Answer:
The binding energy of electrons in aluminum, if the longest-wavelength photon that can eject them is 304 nm, is 4.086 x 10^11 eV.
Step-by-step explanation:
To calculate the binding energy of electrons in aluminum, we can use the equation for the energy of a photon with a given wavelength.
The energy (E) of a photon is given by:
E = hc / λ
Where:
E = energy of the photon (in joules)
h = Planck's constant (approximately 6.626 x 10^-34 J·s)

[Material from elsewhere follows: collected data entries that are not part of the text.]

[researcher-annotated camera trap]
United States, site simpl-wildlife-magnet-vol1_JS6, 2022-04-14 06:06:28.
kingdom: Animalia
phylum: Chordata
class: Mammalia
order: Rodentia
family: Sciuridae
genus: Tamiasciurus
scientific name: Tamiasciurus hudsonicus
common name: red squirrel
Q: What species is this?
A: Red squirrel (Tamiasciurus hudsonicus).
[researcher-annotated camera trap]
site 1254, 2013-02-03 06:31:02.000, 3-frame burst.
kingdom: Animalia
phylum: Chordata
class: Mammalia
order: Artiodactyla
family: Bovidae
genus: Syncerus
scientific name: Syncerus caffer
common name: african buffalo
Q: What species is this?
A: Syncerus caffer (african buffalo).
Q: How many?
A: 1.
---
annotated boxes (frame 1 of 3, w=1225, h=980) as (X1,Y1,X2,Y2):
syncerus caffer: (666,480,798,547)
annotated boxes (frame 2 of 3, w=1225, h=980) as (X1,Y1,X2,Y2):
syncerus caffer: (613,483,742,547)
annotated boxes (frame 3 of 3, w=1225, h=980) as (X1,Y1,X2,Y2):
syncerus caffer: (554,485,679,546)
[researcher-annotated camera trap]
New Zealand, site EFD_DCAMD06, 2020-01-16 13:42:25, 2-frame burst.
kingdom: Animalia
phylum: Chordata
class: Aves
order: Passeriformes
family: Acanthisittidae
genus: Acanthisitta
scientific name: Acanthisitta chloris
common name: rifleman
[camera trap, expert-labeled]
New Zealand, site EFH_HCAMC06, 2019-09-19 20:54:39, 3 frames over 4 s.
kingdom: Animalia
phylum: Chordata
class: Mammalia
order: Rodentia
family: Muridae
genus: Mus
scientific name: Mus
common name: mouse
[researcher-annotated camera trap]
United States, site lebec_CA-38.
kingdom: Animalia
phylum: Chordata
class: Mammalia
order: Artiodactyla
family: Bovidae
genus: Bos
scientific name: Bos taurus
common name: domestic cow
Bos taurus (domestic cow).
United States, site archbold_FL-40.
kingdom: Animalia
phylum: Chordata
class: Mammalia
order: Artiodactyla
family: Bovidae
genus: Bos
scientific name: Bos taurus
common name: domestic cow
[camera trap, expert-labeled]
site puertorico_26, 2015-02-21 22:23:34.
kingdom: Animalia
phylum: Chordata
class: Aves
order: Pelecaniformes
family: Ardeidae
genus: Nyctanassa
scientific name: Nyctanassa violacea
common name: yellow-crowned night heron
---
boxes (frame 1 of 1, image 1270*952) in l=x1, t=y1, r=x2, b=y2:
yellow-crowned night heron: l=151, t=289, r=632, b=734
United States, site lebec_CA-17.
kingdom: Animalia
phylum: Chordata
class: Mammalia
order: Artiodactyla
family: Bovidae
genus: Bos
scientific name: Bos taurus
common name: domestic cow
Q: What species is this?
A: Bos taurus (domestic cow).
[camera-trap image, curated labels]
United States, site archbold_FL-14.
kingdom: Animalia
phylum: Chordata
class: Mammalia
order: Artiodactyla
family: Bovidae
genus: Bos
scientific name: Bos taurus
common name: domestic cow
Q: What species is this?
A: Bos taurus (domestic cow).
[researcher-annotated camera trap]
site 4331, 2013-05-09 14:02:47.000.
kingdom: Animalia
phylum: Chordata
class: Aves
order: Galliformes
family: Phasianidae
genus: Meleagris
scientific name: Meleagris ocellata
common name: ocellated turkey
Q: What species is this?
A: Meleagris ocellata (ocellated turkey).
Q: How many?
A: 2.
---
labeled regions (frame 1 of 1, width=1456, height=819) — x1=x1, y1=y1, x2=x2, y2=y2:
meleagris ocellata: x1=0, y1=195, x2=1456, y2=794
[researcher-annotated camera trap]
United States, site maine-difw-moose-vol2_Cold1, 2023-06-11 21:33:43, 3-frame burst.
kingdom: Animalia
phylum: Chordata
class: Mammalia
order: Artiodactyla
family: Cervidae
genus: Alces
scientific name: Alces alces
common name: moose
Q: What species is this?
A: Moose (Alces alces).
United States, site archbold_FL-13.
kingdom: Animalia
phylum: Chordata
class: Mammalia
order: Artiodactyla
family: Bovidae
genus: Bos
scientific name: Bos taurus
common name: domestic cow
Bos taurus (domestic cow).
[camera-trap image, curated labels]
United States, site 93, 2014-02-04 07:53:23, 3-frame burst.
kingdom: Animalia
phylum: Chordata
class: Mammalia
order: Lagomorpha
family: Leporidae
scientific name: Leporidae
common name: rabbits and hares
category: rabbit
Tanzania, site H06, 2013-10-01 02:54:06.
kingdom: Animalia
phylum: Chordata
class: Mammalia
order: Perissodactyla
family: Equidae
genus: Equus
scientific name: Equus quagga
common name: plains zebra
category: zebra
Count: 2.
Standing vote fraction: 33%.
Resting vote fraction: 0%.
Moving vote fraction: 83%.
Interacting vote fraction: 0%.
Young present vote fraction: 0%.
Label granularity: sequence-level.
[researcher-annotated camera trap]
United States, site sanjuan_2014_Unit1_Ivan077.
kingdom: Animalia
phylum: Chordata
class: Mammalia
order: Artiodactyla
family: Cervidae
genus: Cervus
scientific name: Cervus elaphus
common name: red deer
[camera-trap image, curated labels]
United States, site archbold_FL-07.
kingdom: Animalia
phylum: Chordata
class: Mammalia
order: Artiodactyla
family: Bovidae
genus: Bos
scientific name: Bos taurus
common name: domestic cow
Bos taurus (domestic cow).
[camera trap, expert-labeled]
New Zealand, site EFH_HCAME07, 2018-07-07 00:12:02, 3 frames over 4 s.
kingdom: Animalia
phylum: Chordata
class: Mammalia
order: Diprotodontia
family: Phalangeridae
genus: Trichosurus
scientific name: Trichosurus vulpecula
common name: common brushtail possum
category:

c = speed of light (approximately 3.00 x 10^8 m/s)
λ = wavelength of the photon (in meters)
First, we need to convert the given wavelength from nanometers to meters:
λ = 304 nm = 304 x 10^-9 m
Now, we can calculate the energy of the photon:
E = (6.626 x 10^-34 J·s * 3.00 x 10^8 m/s) / (304 x 10^-9 m)
E ≈ (1.9878 x 10^-25 J) / (304 x 10^-9 m)
Now, let's convert the energy from joules to electronvolts (eV). 1 eV is equal to 1.602 x 10^-19 joules.
E (in eV) ≈ (1.9878 x 10^-25 J) / (304 x 10^-9 m) * (1 eV / 1.602 x 10^-19 J)
E (in eV) ≈ (1.2422 x 10^14 eV) / (304 x 10^-9 m)
E (in eV) ≈ 4.086 x 10^11 eV
So, the binding energy of electrons in aluminum, if the longest-wavelength photon that can eject them is 304 nm, is 4.086 x 10^11 eV.